Starting with the line that has "How far is the" in it, repeat every line through the last one, word for word, and give nothing more.

==== The data ====

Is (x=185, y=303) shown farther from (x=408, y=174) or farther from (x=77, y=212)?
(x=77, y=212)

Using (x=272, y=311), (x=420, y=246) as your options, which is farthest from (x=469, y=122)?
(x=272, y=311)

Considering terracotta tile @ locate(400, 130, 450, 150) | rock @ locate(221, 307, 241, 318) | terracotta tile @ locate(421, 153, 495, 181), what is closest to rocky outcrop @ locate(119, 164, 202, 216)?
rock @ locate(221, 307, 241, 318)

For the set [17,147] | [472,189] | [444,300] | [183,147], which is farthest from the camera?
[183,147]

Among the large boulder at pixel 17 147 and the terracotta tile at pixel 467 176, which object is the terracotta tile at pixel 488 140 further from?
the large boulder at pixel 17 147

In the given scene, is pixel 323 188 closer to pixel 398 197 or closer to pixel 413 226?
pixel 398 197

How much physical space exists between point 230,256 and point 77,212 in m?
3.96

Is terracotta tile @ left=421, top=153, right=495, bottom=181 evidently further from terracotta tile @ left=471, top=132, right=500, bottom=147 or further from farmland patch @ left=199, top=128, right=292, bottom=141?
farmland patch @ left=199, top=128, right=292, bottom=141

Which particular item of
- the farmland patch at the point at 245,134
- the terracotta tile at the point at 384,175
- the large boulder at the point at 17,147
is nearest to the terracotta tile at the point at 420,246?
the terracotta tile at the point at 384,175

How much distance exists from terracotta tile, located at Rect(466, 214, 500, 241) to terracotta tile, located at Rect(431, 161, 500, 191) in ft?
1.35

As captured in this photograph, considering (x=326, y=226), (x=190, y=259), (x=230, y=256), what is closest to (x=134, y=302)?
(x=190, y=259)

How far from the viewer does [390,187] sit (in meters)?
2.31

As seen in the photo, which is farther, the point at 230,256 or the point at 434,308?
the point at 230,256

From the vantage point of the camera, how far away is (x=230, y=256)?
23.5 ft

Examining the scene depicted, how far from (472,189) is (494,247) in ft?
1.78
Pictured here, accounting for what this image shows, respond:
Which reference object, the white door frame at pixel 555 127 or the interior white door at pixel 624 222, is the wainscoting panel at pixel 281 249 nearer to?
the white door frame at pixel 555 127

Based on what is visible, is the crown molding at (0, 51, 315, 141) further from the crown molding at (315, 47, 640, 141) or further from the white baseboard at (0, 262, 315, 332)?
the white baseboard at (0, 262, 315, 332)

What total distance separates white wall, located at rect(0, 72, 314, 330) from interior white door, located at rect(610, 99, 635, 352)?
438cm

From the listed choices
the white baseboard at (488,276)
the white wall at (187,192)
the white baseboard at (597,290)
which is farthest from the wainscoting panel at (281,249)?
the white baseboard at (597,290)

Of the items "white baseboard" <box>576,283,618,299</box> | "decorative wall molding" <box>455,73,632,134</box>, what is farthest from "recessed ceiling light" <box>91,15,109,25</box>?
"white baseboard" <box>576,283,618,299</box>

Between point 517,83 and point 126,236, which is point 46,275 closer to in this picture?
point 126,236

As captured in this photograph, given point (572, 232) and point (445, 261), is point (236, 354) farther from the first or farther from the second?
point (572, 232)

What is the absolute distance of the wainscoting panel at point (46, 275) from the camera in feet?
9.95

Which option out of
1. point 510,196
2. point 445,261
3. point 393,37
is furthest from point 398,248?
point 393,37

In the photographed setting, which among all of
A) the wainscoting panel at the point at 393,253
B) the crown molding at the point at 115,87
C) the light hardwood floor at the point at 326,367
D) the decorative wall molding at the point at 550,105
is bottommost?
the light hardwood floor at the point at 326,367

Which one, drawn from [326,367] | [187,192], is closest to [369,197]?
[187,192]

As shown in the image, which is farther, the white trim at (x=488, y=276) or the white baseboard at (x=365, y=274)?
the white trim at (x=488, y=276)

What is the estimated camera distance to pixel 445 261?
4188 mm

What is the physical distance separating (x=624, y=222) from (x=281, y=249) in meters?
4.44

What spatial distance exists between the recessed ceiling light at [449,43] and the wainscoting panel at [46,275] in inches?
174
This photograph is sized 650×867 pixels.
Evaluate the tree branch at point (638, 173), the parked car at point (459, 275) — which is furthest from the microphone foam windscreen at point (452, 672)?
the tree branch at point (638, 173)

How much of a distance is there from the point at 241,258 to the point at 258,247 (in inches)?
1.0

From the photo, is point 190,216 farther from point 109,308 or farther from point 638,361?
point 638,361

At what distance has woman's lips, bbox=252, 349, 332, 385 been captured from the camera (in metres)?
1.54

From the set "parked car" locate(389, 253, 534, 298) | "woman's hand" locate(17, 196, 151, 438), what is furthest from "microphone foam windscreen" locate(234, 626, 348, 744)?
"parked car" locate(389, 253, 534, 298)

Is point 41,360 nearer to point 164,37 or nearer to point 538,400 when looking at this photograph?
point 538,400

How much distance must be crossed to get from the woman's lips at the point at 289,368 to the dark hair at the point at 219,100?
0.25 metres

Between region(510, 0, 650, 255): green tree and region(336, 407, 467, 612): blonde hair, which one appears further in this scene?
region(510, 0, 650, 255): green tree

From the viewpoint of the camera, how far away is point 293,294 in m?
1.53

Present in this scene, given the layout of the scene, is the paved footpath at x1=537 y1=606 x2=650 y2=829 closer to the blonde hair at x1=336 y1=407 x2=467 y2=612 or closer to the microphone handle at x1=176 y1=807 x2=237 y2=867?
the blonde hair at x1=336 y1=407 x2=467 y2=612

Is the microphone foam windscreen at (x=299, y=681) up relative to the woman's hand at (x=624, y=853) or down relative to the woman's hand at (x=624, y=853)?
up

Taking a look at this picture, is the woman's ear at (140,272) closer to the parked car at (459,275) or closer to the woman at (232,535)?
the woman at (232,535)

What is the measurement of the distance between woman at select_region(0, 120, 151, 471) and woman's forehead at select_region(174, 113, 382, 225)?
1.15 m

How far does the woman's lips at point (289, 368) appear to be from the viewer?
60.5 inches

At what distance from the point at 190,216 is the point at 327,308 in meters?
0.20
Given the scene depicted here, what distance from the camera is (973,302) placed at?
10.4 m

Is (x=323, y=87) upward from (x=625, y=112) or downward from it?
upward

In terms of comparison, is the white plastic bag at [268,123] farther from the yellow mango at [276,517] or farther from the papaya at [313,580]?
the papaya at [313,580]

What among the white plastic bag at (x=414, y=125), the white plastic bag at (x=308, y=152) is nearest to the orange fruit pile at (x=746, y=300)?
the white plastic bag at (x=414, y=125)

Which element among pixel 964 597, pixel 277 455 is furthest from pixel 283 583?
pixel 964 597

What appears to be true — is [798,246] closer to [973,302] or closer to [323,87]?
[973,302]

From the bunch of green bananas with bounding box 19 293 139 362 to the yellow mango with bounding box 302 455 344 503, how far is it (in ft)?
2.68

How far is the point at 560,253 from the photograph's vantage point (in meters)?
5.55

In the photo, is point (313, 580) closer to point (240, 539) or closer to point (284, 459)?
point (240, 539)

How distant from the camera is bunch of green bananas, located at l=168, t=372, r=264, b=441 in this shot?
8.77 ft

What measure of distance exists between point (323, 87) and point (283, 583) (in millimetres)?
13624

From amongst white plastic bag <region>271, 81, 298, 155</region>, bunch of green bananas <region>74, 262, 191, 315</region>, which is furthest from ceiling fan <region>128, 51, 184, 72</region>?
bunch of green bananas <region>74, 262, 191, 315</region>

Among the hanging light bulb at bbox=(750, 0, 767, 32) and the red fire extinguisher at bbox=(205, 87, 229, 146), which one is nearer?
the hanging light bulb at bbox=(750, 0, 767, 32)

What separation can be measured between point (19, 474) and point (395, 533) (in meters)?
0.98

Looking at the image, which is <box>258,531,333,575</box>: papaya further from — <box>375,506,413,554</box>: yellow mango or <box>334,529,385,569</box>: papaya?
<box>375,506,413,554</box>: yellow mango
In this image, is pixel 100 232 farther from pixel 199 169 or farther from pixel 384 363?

====

*Exercise output*.
How far is the point at 560,253 from the photograph's vantage point (in meters)?
5.55

In the photo, is point (313, 580) closer to point (240, 539) or closer to point (284, 459)?
point (240, 539)

How distant from the camera is bunch of green bananas, located at l=168, t=372, r=264, b=441 in this shot?
8.77 ft

What measure of distance exists between point (323, 87) and point (283, 583) (in millimetres)?
13624

From amongst white plastic bag <region>271, 81, 298, 155</region>, bunch of green bananas <region>74, 262, 191, 315</region>, which is furthest from ceiling fan <region>128, 51, 184, 72</region>?
bunch of green bananas <region>74, 262, 191, 315</region>

Among the hanging light bulb at bbox=(750, 0, 767, 32) and the red fire extinguisher at bbox=(205, 87, 229, 146), which one is nearer?
the hanging light bulb at bbox=(750, 0, 767, 32)

What separation can be measured between point (19, 474) and point (395, 533) (in meters)?
0.98

Looking at the image, which is <box>258,531,333,575</box>: papaya further from — <box>375,506,413,554</box>: yellow mango or <box>334,529,385,569</box>: papaya?
<box>375,506,413,554</box>: yellow mango
In this image, is pixel 100 232 farther from pixel 199 169 or farther from pixel 384 363?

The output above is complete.